**Source passage**
[BEGIN]

Love And Respect

Judy Ramsook
Much focus has been placed on this emotion over time. Countless movies have been made in its honour, not to mention songs of all varieties including opera, novels, short stories, poems even dot the landscape of this one state of being.

It’s love, and although it is just one emotion, many more can emerge as a result of this love we have for others. When one’s mate/spouse friend or relative does something we do not like, we may tend to become angry or sad. When something good happens, we are happy. Does respect also play a vital role as well?

Depending on one’s level of anger, this can lead to a change in whatever relationship you have with that individual who irked you.

If, for example this display of emotion motivates one to say unkind things to the other, that no doubt causes a strain on the relationship; until of course an apologetic situation is reached.

Similarly, if one’s mate does or says something that is indicative of hurting the other’s feelings, some form of sadness or a mild case of depression may arise.

For no one expects his or her loved one to dish out such harsh words or criticism, but it happens. It’s all rolled up into this emotion called love.

[END]

**Data extract**

[BEGIN]

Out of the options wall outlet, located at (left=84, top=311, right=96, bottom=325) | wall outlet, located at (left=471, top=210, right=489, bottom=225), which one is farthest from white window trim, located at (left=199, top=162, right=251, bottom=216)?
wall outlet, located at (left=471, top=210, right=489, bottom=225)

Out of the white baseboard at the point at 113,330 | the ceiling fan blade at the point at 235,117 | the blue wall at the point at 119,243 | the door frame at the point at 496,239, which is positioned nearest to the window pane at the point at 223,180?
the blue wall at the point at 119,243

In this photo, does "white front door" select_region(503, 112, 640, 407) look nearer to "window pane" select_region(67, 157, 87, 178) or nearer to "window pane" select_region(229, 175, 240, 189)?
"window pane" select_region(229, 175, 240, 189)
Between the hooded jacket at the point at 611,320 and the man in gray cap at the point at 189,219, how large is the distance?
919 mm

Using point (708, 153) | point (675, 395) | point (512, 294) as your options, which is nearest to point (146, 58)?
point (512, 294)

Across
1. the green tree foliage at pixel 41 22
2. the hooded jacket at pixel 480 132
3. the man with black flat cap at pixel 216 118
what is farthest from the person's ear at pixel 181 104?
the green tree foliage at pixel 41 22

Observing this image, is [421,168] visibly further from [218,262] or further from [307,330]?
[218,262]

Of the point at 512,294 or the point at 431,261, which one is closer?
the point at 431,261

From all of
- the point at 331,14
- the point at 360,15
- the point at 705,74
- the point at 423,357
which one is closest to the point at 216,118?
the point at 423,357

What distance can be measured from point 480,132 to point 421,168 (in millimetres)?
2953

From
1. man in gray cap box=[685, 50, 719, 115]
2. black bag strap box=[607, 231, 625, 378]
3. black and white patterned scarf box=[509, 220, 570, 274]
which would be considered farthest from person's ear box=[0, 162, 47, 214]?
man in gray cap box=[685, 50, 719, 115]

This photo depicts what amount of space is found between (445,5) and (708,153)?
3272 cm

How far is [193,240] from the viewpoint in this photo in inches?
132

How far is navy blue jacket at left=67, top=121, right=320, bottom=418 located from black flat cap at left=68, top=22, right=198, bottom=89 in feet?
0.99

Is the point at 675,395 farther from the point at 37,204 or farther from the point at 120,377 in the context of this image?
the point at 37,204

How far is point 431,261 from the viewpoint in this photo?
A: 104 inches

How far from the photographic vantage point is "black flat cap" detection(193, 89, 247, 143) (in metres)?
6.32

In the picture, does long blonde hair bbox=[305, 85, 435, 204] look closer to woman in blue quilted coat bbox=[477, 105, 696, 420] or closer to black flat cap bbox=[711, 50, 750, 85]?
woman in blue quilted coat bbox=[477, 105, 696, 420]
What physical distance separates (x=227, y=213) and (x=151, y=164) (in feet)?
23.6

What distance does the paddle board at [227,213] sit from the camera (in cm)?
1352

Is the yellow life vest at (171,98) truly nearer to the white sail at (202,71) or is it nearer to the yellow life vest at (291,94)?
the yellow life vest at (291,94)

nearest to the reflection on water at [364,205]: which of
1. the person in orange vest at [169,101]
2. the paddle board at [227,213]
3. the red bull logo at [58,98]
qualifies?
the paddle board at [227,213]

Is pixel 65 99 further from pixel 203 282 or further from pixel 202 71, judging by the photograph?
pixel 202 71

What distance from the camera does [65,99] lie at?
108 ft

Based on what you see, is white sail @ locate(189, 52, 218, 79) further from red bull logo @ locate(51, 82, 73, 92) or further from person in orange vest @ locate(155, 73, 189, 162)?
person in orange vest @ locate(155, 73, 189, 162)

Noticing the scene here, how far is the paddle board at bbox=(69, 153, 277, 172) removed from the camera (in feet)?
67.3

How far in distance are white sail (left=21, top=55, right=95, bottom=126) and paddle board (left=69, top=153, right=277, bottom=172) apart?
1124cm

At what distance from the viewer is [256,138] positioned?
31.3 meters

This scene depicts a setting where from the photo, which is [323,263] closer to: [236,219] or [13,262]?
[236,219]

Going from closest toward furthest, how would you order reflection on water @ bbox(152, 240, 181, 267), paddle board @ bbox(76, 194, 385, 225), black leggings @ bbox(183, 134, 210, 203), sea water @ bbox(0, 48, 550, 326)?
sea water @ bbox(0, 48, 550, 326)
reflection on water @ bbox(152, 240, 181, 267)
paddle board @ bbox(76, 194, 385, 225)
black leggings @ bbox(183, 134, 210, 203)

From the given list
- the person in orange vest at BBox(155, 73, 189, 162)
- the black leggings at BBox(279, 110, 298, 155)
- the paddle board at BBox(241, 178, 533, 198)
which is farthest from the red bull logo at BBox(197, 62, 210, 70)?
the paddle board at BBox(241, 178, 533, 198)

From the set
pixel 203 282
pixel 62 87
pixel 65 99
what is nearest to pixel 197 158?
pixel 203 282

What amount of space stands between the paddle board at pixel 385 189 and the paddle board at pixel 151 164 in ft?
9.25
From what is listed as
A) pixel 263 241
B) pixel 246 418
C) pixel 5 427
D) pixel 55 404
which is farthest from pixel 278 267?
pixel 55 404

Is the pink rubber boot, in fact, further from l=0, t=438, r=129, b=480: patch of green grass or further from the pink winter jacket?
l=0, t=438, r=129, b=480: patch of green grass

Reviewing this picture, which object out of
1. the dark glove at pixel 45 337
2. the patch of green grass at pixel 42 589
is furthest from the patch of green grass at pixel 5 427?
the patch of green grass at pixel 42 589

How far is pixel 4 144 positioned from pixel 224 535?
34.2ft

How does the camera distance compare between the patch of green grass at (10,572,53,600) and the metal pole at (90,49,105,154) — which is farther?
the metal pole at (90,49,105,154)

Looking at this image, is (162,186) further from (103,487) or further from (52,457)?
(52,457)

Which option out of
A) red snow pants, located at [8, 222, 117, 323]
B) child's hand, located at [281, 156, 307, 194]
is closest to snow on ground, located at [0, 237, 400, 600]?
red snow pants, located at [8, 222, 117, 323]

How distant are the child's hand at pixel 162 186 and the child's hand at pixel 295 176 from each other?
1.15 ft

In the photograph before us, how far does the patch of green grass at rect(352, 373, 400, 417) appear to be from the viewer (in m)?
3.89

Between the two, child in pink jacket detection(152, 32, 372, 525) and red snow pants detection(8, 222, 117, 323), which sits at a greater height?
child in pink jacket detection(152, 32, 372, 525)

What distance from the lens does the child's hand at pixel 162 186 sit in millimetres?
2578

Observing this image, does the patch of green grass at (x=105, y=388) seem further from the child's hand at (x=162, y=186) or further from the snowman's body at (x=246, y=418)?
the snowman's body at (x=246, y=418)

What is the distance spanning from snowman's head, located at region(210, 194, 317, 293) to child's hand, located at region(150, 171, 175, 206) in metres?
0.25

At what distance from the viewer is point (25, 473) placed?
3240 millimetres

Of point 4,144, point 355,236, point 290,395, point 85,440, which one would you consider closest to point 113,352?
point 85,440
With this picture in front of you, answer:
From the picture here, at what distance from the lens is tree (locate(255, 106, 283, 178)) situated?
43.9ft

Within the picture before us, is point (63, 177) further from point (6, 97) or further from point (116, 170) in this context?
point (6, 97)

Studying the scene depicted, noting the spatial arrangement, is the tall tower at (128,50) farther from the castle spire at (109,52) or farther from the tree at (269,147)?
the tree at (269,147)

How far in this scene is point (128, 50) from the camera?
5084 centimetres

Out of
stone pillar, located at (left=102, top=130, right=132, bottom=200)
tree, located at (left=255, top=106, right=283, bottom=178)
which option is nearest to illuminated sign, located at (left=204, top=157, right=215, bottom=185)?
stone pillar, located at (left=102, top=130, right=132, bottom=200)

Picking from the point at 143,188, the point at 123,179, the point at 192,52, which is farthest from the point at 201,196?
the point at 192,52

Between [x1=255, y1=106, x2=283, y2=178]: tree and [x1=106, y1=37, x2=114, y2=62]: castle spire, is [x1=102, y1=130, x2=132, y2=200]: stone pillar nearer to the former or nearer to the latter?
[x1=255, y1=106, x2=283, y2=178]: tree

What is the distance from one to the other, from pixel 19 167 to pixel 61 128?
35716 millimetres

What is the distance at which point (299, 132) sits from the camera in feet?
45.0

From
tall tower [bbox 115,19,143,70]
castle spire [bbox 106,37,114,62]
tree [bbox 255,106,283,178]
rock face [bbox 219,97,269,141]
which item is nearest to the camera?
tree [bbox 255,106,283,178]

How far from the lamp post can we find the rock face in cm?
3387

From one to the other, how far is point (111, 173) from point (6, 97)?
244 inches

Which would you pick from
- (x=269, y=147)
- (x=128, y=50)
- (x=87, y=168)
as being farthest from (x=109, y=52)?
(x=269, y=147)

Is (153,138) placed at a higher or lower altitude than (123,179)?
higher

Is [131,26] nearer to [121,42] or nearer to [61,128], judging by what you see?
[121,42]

[END]

**Prompt 1**
Extract the passage of the essay on love and respect from "Judy Ramsook" up to and including "state of being.".
**Prompt 2**
Extend the essay on love and respect past its final sentence.
The material has no role in this work.

**Written reply 1**
Judy Ramsook
Much focus has been placed on this emotion over time. Countless movies have been made in its honour, not to mention songs of all varieties including opera, novels, short stories, poems even dot the landscape of this one state of being.

**Written reply 2**
If, on the other hand, anger and sadness do not emerge as often from this love, one may find him or herself in a state of bliss. That is fine, but how does one go about maintaining this continuing state of euphoria?


Respect is the key. From an early age most of us are taught to respect those around us. If this rule is enforced and carried out, the results can be amazing. For others you have just met can also sense that respect that emanates from you.

Treat others with respect and not only will they respect you in return, but your relationships will also last longer. Sometimes we all have to give a little respect in order to obtain some, it is not a one way street.

For it’s when we lose respect that we have for each other is when things and relationships may fall apart. Things fall apart when unkind things such as finding fault with your mate or loved one take place.

Moreover, informing your mate about those faults in a less than subtle way can do some amount of damage to whatever relationship you are trying so hard to keep intact.

While constructive criticism may be one thing, too much of it can lead to a breakdown in relations. If you want a stronger bond with the one you love, respect him or her and he or she will respect you in return.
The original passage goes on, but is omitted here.